## DIRECTIVE
Collect every line in the material below that contains the word "bounding".

Dataset excerpts
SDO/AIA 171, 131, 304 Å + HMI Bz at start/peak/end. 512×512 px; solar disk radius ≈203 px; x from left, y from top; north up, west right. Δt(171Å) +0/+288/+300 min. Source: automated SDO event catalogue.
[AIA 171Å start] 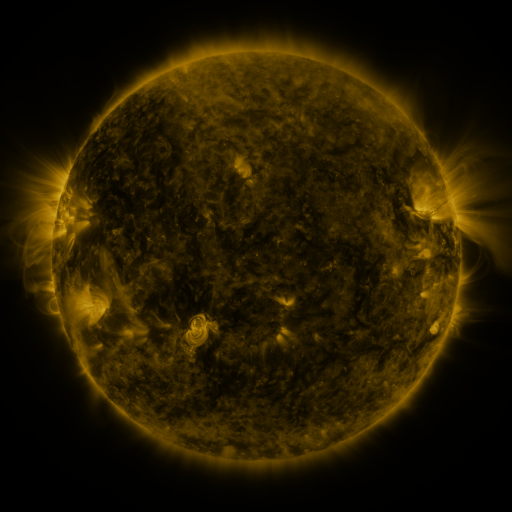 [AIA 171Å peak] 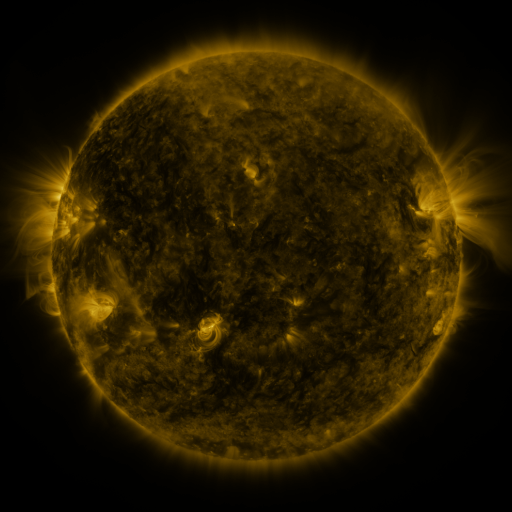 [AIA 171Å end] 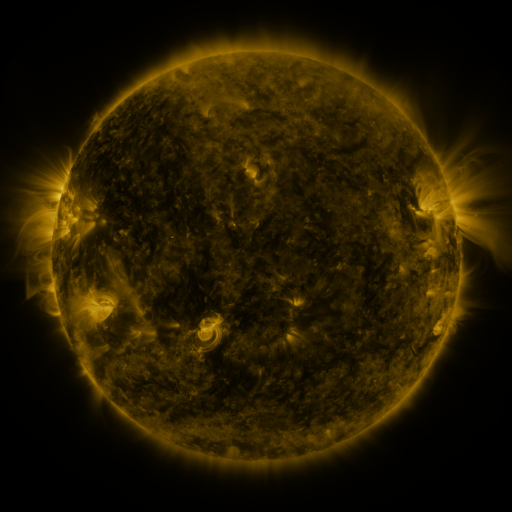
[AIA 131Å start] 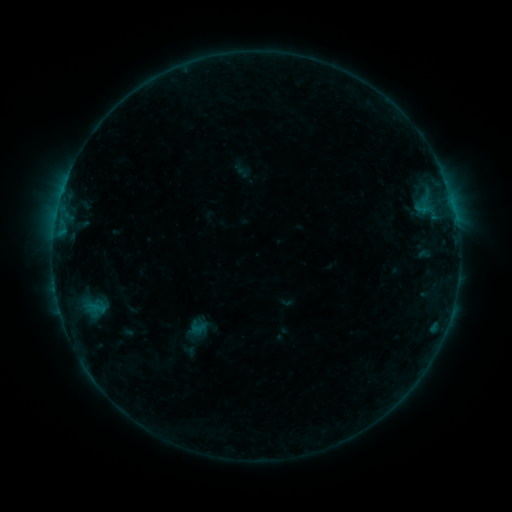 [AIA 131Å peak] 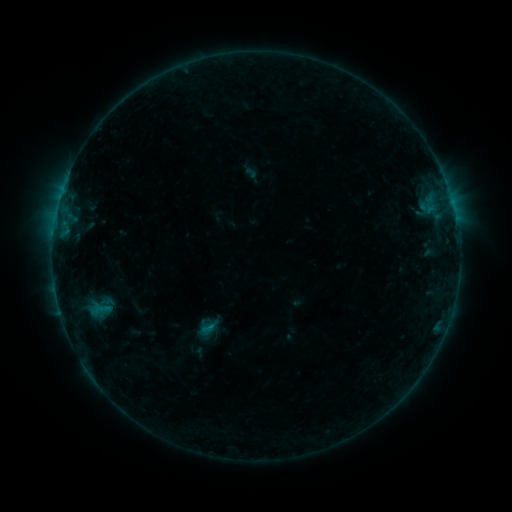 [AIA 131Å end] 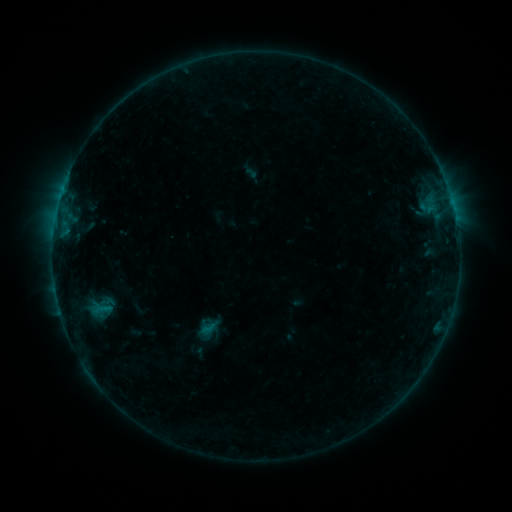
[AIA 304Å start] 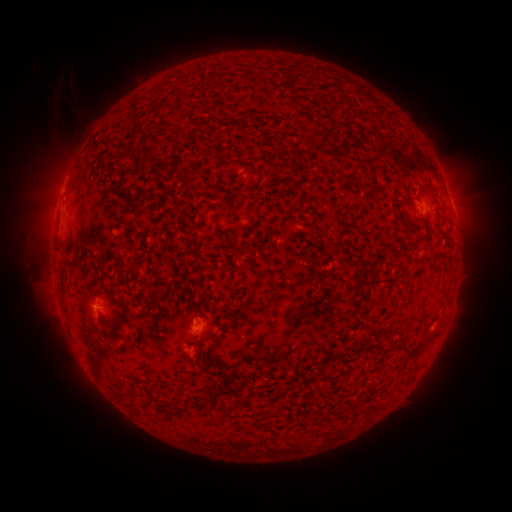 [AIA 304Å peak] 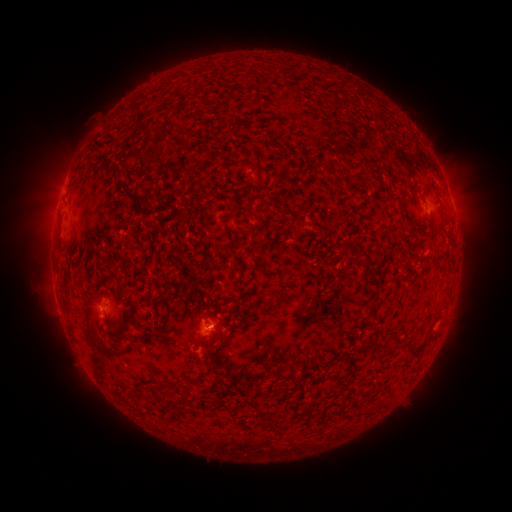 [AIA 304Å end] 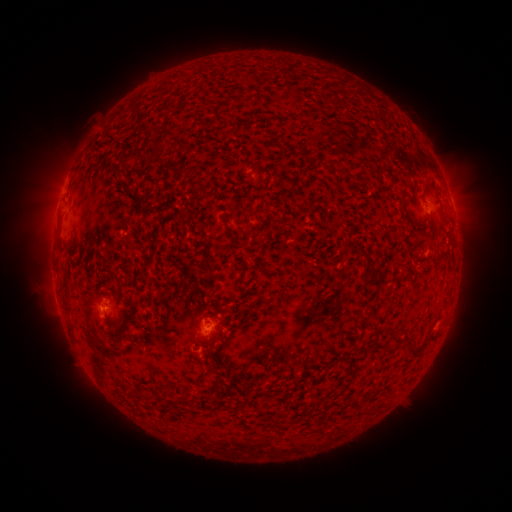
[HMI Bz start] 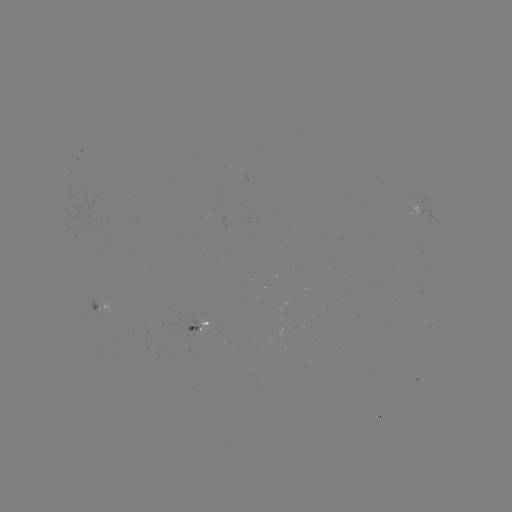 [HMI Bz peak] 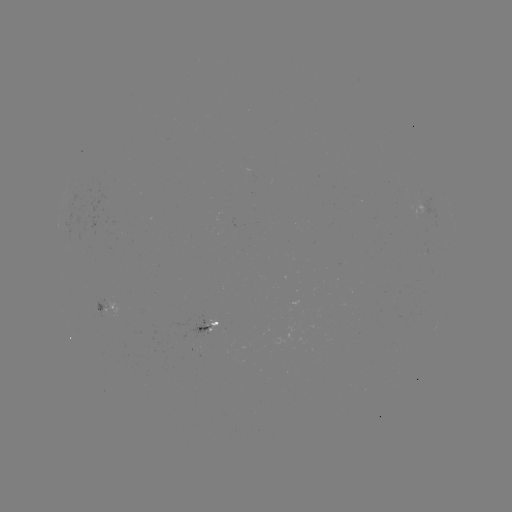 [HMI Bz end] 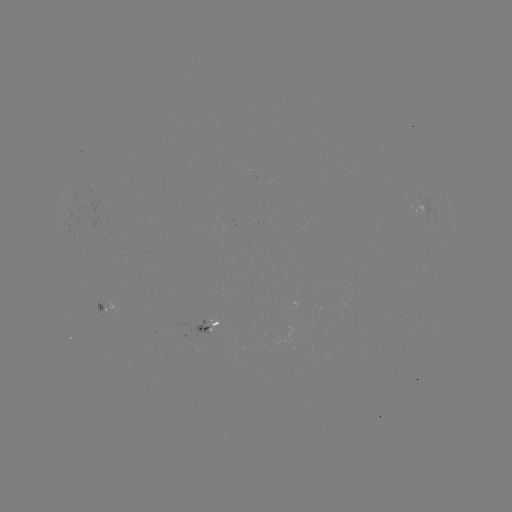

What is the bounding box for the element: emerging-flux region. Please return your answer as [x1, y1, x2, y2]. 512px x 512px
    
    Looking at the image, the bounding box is [186, 317, 212, 337].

## COMPLETE RESPONSE
What is the bounding box for the element: emerging-flux region. Please return your answer as [x1, y1, x2, y2]. 512px x 512px
    Looking at the image, the bounding box is [186, 317, 212, 337].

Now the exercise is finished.